By: Haviv Rettig – The Jerusalem Post
A new Jewish Agency committee set to be established on Tuesday will be charged with developing a serious plan to reshape the connection between Israel and Diaspora Jews. The move marks a step forward from internal government discussions in March that addressed working on changing this relationship.
The Jewish Agency Board of Governors is expected to announce the new task force, called the “Committee for Strengthening the Connection to World Jewry” at a meeting in Jerusalem on Tuesday. It will be a joint Jewish Agency and government initiative.

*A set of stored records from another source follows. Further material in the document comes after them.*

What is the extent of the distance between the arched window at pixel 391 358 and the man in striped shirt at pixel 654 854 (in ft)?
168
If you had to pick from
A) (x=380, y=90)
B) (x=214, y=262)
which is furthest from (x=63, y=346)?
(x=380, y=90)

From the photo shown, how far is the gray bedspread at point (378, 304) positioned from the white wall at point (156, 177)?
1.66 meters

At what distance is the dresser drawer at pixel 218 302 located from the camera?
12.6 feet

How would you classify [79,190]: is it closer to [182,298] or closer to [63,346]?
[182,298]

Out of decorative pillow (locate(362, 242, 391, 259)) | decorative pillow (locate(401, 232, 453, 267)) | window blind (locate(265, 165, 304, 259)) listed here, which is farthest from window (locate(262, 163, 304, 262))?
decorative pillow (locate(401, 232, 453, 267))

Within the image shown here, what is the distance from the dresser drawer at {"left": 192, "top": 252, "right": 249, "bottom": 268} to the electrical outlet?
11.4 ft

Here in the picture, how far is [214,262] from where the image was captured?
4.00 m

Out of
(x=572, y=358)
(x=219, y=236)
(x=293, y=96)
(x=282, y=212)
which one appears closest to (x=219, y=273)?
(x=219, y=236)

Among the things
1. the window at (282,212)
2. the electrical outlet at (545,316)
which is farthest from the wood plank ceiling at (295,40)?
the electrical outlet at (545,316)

The task force is a result of a new Diaspora policy formed by the Prime Minister’s Office that focuses heavily on investing in Jewish communities abroad, particularly in Jewish education. Cabinet secretary Ovad Yehezkel said the new relationship would mark a more “humble” Israeli policy toward the Diaspora.
Prime Minister Ehud Olmert and Jewish Agency Chairman Ze’ev Bielski will presumably appoint the task force members, who will have until February 2009 to present specific recommendations.
“We’re going to work fast,” said a PMO official. “We hope to present 99 percent of the plan already in November,” at the next Board of Governors meeting and to the next United Jewish Communities General Assembly, which takes place in Jerusalem.
At the opening session of the Board of Governors on Sunday morning, Olmert explained that the current relationship must change because world Jewry has changed.
“Although there are islands of Jewish renaissance and creativity in many Jewish centers around the world, world Jewry is in crisis,” Olmert said. He cited figures showing decreasing attachment to Israel specifically among North American youth who tend to have higher assimilation and intermarriage rates throughout the Jewish world.
“Now, for the first time since the destruction of the Second Temple, Israel is the largest concentration of Jews in the world and the overwhelming majority of Jews live in security. The era of mass aliya from countries of distress may have come to a close,” Olmert declared.
“With new realities comes the need for a new paradigm,” the prime minister continued. The old paradigm of “Diaspora as benefactor and Israel as beneficiary will no longer continue,” he vowed. “For the past 60 years Israel was the project of the Jewish people, for the next 60 years the Jewish people will need to be the joint project of Israel and the Jewish people.”
Olmert also mentioned programs including Taglit, Masa, the Heftsiba day schools in the former Soviet Union, Morasha, and other Israel-Diaspora programs in which the government is heavily invested.
“All these interventions have been episodic, and not systematic,” the prime minister said, promising that “in Israel’s 60th year the time has come to significantly change the paradigm.”
For its part, the Jewish Agency issued a statement “applauding” the prime minister’s intention to significantly increase the government’s “commitment, responsibility and investment in securing the future of the Jewish People.”